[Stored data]
———
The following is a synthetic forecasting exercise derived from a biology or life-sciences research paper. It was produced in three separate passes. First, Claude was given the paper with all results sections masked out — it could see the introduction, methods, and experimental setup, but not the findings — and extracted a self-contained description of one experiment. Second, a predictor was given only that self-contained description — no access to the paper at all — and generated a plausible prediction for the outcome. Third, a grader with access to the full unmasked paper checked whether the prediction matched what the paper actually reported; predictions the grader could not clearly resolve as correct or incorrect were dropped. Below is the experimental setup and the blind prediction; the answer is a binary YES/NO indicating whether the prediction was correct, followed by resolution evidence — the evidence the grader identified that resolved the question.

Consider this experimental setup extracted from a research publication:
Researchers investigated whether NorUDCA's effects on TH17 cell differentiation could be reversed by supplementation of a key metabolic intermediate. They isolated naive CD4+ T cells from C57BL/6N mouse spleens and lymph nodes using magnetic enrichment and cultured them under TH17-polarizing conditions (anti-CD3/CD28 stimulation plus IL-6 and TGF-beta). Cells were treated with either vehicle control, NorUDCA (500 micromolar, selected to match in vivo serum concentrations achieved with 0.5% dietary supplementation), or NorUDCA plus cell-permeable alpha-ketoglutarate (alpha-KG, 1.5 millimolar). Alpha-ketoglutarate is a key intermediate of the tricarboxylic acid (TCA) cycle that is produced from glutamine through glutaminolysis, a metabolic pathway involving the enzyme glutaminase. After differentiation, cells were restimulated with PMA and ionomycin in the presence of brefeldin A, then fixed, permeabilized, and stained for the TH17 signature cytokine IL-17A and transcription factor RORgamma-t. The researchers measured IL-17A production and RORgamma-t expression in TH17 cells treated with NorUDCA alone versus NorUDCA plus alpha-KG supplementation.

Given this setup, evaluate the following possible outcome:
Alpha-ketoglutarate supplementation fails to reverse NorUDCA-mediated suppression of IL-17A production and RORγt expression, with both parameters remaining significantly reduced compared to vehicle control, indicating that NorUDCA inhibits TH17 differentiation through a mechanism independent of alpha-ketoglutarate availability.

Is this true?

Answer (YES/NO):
———
YOUR OBJECTIVE
List each line of the entries that holds the string "this".

FINAL ANSWER
Consider this experimental setup extracted from a research publication:
Given this setup, evaluate the following possible outcome:
Is this true?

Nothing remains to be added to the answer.